与此同时,蒋兴也派人将那信阳州的典史带了下去,只等天明时,武阳关那边传来消息,便可动身。
时间不知为何,突然变得难熬了起来。
往日无话不说的张纯和岑宽,此刻只能围着中军正营附近,来回巡逻。
哪怕目光碰撞,也找不出话题来度过漫长夜晚。
随着夜渐渐变深,张纯和岑宽再度在营内碰到。
岑宽还想低头走自己的,但张纯却道:“一起走吧。”
他这话带着几分低沉,使得岑宽心底仿佛压了石头,喘不上气。
饶是如此,岑宽还是跟上了他,然后二人开始带着两伍将士,沿着营内牙帐不断巡逻。
由于还在汉军境内,将士们的神经还未紧绷,所以都睡得很沉。
呼噜声在这种情况下,此起彼伏的响着。
这些呼噜声有的像是羊叫、有的像是猪哼唧、还有的则是像牛那般哞叫。
换做曾经,张纯绝对会嘲笑这些同袍的呼噜声,第二天在吃饭时描述给对方听,但现在的他毫无心情。

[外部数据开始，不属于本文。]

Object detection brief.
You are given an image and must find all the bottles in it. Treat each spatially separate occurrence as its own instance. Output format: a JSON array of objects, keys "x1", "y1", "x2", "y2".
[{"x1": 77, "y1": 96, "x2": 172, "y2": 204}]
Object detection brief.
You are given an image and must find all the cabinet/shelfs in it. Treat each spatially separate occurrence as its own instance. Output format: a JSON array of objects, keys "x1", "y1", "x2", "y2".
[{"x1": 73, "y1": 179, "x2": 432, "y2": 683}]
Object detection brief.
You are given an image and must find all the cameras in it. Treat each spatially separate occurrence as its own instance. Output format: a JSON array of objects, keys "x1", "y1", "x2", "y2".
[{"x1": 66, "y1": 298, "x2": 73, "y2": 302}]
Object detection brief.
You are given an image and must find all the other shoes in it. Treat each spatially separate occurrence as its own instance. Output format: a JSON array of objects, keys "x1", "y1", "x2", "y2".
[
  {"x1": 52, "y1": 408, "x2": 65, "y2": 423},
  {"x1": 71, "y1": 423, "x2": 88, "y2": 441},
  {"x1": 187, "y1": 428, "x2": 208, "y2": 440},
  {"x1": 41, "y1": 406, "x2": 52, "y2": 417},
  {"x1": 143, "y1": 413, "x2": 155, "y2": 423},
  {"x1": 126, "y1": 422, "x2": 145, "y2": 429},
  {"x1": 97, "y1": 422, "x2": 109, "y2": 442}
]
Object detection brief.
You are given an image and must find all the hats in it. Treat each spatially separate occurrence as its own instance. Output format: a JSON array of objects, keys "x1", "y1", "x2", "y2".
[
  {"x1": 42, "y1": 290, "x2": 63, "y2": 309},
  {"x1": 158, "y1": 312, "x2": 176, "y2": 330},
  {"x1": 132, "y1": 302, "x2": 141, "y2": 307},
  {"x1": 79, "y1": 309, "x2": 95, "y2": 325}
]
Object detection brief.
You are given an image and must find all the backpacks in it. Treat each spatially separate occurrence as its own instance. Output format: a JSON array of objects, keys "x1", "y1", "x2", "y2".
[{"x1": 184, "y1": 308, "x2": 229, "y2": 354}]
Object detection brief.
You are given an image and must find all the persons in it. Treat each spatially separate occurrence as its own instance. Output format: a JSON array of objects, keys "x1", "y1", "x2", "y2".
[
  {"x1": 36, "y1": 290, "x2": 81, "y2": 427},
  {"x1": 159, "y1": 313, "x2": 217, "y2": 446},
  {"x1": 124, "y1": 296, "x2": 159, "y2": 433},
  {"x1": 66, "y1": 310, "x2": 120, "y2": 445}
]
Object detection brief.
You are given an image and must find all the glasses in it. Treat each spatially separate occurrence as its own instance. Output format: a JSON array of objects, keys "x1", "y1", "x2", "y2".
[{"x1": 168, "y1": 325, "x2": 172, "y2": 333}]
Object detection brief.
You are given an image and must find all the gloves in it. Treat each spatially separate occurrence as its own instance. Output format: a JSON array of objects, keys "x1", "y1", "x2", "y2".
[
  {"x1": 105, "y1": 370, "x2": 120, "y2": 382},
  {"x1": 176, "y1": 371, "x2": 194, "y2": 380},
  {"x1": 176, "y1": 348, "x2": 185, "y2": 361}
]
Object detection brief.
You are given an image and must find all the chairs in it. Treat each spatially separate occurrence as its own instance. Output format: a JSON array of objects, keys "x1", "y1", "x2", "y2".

走到东营门的时候,他和岑宽走上了箭楼,眺望远处伸手不见五指的夜幕。
“如果当初我们没有参军,说不定督师也拿下了湖南,然后我们可以做矿工,也可以回家分田,在家里收割稻子,然后趁着农闲打牌喝酒,享受别样快活……”
张纯这话说罢,岑宽却摇头道:“若是督师因为少了我们,没拿下湖南呢?”
岑宽点到为止,但留下的问题已经足够张纯结束那不曾走过的美好幻想。
要是汉军没有拿下湖南,他们恐怕还在矿坑下挖矿,每日赚得只够果腹,最终累死、病死在矿坑里面。
“弟兄们都没后悔,所以您也不用自怨自艾。”
“哪怕是那些阵殁弟兄的家人,心底也在感谢您带着他们家中男人举义。”
“最起码举义让他们成了城里人,而阵殁的那些弟兄,也留下了丰厚的抚恤银。”
“对于我等穷人来说,那笔抚恤银,足够教子嗣不再像我等这般卖命赚钱了。”
岑宽平日里沉默寡言,却并不代表他不会想事情。
或许正是因为事情想得太多,所以他才觉得,这条路他们没有走错。
“你说起道理,倒是一套一套的……”
张纯苦笑,惆怅若然的从怀里拿出小布包,当着岑宽的面展开,露出里面的东西。
“来点?”
张纯笑着示意,岑宽却在看到那东西后瞪大眼睛道:“你疯了?”
岑宽之所以这么激动,是因为张纯手里包着的正是烟片。
要知道汉军境内,从刘峻拿下四川开始便禁烟草和芙蓉膏,违者发配建昌。
虽说如今查得不严,民间不少人都抽,但军中、衙门里却不敢有人犯禁。
正是因为知晓这东西的严重性,岑宽才下意识质问张纯,而张纯也讪笑道:“缴获的,不是我买的。”
“何况只缴获了这么点,也就一次的量。”
因为当年下矿坑挖矿,身体关节患病疼痛,所以不少矿工都有吃烟的习惯,张纯这种老矿工更不用多说。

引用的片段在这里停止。